### [DOCUMENT TEXT]
::::::

One of the questions I ask myself in thinking about goal setting or new (and hopefully better) habits/systems is where to begin? There are different schools of thought on this subject. David Allen, author of Getting Things Done advocates getting everything down on paper. As I recall, he advises taking a single sheet of paper and writing one thing on it. Then, after you've swept out your mind, you go through an organization process and throw out/recycle a bunch of stuff.
It's a great system, except that one needs to commit a LOT of time to make it work. I tried it a few times with results similar to my stints with the Adkins Diet: The first few hours are great. And then, it’s back to the old to-do lists and pizza.
The challenge, at least for me, was trying to figure out everything that I need to and (more importantly) want to do. Allen’s process is great IF you can commit the time to it. (To learn more about him, here is the link to his website: http://www.davidco.com/)
A few weeks back I ran across the Allen book and thumbed through a few pages. Acknowledging that I am in no position to attempt this program again, I put the book back on the shelf. Still, I wanted to accomplish more goal setting. I also wanted to tie it into a sustained, regular process, dare I say it, a system.
As I was kicking this idea around, the news was on, talking about the security issues in Sochi, the site of the 2014 Winter Olympics. I made the connection (don’t ask me how, please, as these things just come to me)
Without further adieu, here is the idea: The Medal Stand.

::::::

(Excerpts from a spatial dataset)
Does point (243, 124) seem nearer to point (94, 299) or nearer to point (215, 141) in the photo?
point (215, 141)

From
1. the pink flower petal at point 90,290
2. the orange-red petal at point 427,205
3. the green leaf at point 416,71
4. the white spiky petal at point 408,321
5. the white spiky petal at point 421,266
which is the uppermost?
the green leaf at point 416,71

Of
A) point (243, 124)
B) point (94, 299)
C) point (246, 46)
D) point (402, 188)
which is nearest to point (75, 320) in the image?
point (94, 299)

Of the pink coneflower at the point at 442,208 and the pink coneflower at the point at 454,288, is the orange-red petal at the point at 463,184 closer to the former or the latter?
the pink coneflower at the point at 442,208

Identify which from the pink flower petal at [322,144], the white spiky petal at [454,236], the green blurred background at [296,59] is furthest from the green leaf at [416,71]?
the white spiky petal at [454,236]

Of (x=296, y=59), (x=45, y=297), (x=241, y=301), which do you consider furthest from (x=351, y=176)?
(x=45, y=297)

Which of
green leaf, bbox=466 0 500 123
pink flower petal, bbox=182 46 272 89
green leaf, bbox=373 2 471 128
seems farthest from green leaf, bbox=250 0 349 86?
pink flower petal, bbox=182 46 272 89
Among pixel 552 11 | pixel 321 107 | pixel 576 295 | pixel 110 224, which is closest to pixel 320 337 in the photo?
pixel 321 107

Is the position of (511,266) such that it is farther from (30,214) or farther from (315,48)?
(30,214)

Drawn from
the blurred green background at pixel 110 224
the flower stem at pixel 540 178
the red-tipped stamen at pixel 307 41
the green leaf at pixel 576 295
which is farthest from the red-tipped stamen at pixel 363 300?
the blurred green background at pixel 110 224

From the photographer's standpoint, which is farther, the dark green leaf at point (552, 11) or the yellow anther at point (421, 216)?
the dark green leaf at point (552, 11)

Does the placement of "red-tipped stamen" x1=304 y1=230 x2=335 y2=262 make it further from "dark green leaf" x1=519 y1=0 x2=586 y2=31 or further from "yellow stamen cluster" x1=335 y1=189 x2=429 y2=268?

::::::

### [EXERCISE REQUIREMENTS]
A: In the goal-setting post, what does David Allen advocate?
B: Write out the goal-setting post from "A few weeks" to "it, a system.".
This material was drawn from a separate source.

### [TASK-BY-TASK OUTPUTS]
A: Getting everything down on paper.

B:
A few weeks back I ran across the Allen book and thumbed through a few pages. Acknowledging that I am in no position to attempt this program again, I put the book back on the shelf. Still, I wanted to accomplish more goal setting. I also wanted to tie it into a sustained, regular process, dare I say it, a system.